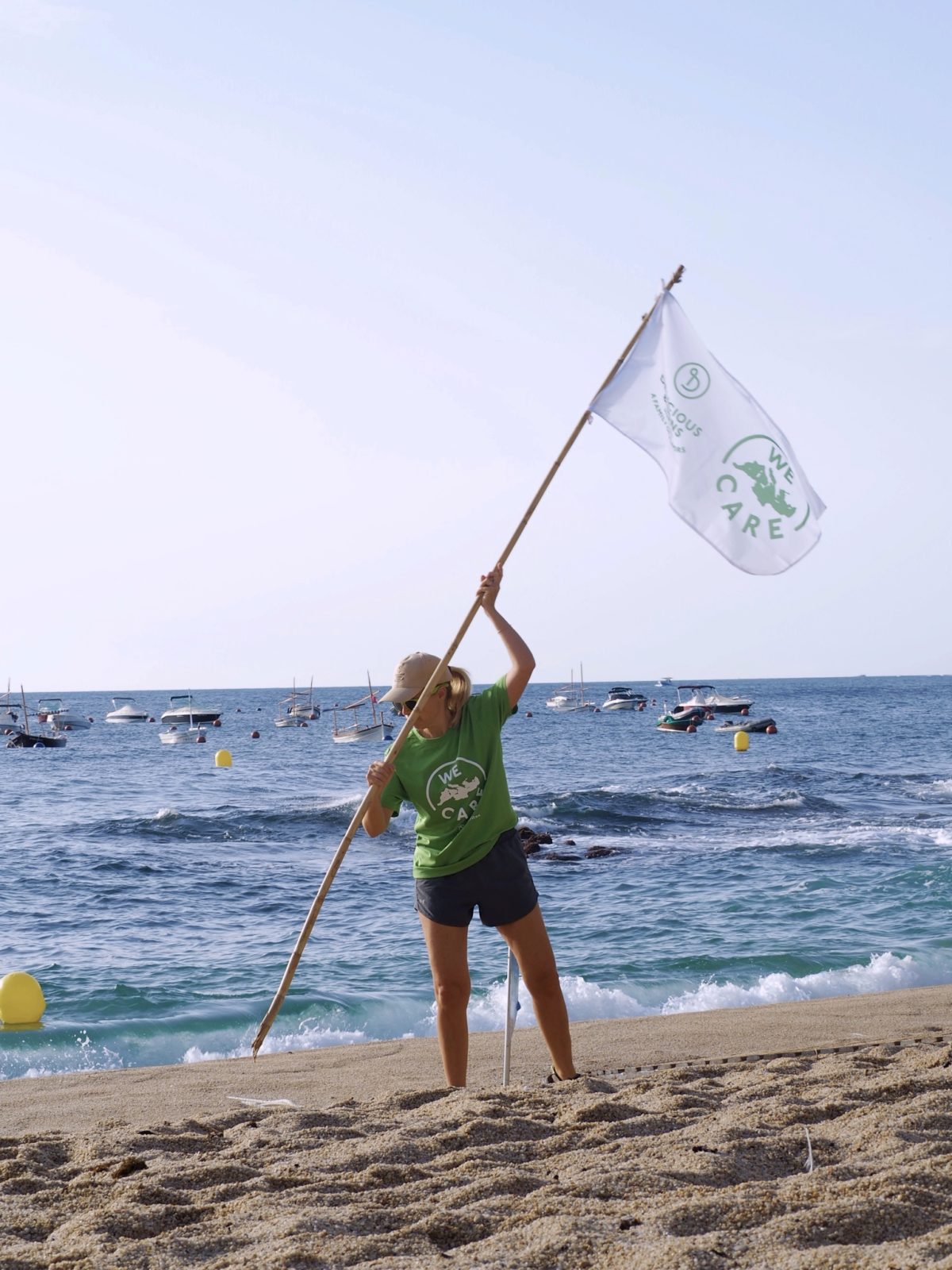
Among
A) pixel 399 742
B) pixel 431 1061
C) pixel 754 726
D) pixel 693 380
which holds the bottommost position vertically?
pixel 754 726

◆ ◆ ◆

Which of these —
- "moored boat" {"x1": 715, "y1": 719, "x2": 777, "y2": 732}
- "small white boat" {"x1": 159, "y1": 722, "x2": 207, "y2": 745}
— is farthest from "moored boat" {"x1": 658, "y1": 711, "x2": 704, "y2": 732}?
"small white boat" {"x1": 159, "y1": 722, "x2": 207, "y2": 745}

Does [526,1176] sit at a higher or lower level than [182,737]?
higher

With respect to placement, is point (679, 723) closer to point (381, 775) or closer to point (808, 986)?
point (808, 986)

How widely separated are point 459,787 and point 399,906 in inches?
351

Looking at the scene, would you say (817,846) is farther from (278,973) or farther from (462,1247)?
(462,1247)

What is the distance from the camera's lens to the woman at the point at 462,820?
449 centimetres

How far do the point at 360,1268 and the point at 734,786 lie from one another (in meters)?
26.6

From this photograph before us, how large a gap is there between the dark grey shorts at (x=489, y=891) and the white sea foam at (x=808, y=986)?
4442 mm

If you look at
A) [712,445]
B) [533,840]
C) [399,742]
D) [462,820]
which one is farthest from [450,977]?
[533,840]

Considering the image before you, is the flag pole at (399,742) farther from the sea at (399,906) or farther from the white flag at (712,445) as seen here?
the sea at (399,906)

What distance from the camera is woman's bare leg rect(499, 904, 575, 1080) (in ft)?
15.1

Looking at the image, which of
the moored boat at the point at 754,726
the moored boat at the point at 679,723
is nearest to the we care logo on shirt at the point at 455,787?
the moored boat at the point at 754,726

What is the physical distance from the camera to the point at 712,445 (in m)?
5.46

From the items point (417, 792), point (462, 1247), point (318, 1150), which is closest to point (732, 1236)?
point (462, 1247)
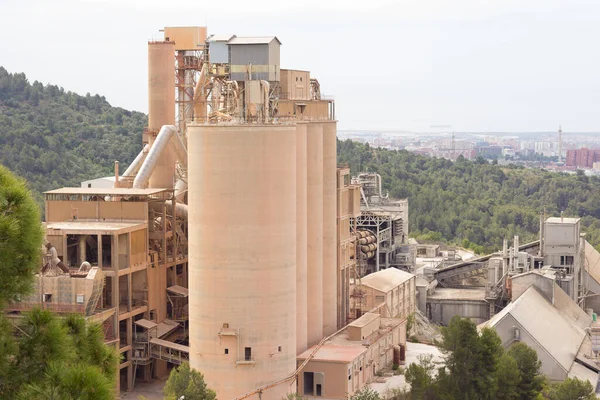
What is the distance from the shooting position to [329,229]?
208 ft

◆ ◆ ◆

JOB: Format the rows starting at the line containing "Looking at the scene, would" and ending at the line containing "449 centimetres" as a JSON list of strings, one string per line, omitting blank lines.

SOLUTION:
[
  "Looking at the scene, would you say (817,846) is farther from (278,973) or farther from (462,1247)?",
  "(462,1247)",
  "What is the distance from the camera's lens to the woman at the point at 462,820?",
  "449 centimetres"
]